(Saved data entries)
+ + + + + + +

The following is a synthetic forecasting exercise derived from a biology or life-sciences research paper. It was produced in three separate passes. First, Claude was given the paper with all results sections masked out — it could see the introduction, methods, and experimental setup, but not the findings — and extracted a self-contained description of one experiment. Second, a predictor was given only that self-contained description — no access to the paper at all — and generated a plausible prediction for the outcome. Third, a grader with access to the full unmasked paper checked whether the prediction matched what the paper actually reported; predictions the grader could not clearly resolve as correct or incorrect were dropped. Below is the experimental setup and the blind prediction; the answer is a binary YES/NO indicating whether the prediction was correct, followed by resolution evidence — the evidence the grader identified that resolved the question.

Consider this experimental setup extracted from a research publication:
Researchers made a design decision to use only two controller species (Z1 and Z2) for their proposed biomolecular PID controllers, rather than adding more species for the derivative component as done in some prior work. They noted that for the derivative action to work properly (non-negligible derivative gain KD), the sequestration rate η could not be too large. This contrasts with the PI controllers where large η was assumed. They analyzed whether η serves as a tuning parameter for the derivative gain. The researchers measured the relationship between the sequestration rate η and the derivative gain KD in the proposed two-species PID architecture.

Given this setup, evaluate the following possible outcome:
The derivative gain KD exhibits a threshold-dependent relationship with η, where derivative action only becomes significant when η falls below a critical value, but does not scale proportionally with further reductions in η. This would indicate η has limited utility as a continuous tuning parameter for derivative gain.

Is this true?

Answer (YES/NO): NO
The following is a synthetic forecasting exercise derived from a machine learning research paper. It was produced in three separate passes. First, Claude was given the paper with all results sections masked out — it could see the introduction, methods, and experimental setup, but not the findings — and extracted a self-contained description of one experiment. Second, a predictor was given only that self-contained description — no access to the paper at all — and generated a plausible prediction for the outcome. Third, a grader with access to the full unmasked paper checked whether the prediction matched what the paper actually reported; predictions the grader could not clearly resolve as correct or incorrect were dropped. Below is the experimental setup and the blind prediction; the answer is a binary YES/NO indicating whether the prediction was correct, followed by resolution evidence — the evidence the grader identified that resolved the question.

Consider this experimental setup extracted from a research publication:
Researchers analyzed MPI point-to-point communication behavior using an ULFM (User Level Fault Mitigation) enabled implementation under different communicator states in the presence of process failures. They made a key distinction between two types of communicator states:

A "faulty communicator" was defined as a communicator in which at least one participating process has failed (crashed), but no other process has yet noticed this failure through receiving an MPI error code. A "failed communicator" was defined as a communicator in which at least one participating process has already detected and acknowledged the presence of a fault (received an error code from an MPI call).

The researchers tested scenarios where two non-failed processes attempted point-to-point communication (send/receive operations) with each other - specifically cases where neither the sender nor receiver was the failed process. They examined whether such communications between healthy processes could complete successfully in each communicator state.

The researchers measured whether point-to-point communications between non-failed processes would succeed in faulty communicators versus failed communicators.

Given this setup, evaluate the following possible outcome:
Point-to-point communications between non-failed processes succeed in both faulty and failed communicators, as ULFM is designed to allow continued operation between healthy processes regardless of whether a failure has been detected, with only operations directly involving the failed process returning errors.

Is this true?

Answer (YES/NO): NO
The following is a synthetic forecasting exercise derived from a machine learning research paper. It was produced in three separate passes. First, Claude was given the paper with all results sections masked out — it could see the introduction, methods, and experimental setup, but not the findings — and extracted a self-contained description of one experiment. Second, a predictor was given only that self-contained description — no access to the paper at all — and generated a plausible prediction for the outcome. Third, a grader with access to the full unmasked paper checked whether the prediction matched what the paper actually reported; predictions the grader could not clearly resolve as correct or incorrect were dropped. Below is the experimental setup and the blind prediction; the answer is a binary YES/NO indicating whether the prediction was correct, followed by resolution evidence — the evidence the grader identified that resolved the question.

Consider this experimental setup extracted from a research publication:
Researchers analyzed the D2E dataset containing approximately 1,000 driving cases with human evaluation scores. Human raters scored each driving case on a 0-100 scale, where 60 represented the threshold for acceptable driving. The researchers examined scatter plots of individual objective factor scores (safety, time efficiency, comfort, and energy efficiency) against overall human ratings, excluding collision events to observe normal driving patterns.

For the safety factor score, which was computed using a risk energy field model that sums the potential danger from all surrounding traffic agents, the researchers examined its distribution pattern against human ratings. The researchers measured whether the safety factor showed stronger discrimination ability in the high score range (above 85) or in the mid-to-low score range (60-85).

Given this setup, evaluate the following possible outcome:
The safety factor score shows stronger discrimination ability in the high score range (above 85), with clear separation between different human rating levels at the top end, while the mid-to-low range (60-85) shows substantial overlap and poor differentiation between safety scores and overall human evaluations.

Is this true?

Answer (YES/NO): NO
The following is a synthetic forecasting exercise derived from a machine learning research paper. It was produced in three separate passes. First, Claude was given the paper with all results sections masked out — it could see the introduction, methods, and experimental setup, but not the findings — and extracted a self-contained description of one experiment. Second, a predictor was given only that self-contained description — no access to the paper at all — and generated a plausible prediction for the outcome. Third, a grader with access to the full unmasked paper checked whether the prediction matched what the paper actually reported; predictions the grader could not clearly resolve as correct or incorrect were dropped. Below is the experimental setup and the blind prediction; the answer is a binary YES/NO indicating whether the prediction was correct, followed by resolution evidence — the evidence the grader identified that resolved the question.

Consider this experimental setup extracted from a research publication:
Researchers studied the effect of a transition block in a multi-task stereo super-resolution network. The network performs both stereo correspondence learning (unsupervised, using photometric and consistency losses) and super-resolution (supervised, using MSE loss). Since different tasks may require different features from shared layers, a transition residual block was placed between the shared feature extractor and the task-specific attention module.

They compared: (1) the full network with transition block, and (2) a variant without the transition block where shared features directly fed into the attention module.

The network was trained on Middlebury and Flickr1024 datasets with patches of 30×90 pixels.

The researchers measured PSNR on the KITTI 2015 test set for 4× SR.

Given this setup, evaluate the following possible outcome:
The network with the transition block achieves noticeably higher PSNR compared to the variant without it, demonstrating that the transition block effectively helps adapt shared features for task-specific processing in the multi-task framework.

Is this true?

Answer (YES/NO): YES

+ + + + + + +

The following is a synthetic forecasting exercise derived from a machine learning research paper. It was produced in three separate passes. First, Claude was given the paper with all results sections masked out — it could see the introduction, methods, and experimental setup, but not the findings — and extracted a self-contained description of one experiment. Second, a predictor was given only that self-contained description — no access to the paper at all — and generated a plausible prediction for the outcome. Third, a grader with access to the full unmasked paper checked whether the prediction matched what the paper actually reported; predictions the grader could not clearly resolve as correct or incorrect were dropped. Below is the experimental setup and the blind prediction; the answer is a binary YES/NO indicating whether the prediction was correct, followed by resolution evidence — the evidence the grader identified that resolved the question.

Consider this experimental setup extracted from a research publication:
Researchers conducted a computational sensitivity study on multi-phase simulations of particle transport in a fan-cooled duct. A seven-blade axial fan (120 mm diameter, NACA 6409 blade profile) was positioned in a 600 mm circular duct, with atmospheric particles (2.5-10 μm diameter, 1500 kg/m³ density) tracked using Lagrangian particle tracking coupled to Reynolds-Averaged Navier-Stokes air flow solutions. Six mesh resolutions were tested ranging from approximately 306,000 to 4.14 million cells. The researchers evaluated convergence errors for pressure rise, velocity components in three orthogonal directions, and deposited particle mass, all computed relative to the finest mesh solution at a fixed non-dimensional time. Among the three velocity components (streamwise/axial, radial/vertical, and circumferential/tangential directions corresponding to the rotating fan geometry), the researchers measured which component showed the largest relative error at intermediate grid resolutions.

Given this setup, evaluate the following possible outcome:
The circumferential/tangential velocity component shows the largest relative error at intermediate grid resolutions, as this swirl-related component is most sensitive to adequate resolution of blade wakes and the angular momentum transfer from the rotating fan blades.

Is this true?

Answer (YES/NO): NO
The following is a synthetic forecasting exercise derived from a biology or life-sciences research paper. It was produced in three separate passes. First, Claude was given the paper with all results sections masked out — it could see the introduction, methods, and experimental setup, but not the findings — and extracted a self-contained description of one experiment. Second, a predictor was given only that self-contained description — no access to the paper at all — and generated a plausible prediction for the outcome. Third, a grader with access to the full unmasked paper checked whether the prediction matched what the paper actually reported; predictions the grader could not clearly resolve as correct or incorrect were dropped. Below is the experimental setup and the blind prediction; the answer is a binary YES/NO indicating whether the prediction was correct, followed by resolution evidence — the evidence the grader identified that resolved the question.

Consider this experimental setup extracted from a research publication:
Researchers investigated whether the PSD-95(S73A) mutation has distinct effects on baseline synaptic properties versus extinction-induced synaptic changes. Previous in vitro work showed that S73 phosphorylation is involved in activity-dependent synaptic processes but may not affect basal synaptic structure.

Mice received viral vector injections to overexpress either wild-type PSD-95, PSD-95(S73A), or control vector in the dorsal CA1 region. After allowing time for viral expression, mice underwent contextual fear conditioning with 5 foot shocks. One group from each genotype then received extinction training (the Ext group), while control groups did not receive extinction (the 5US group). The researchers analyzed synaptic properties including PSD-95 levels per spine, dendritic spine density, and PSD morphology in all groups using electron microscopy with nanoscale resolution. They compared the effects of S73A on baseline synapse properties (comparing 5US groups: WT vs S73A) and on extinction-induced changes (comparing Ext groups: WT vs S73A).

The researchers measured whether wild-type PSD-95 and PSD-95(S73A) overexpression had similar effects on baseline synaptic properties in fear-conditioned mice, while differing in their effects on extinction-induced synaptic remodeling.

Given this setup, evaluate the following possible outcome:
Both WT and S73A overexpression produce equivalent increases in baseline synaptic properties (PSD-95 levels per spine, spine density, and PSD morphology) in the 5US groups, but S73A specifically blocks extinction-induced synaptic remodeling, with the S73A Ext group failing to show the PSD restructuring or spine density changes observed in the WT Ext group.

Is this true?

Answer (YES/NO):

+ + + + + + +

### About this task
Copy every line of the records above that contains "received".

### Answer box
A "faulty communicator" was defined as a communicator in which at least one participating process has failed (crashed), but no other process has yet noticed this failure through receiving an MPI error code. A "failed communicator" was defined as a communicator in which at least one participating process has already detected and acknowledged the presence of a fault (received an error code from an MPI call).
Mice received viral vector injections to overexpress either wild-type PSD-95, PSD-95(S73A), or control vector in the dorsal CA1 region. After allowing time for viral expression, mice underwent contextual fear conditioning with 5 foot shocks. One group from each genotype then received extinction training (the Ext group), while control groups did not receive extinction (the 5US group). The researchers analyzed synaptic properties including PSD-95 levels per spine, dendritic spine density, and PSD morphology in all groups using electron microscopy with nanoscale resolution. They compared the effects of S73A on baseline synapse properties (comparing 5US groups: WT vs S73A) and on extinction-induced changes (comparing Ext groups: WT vs S73A).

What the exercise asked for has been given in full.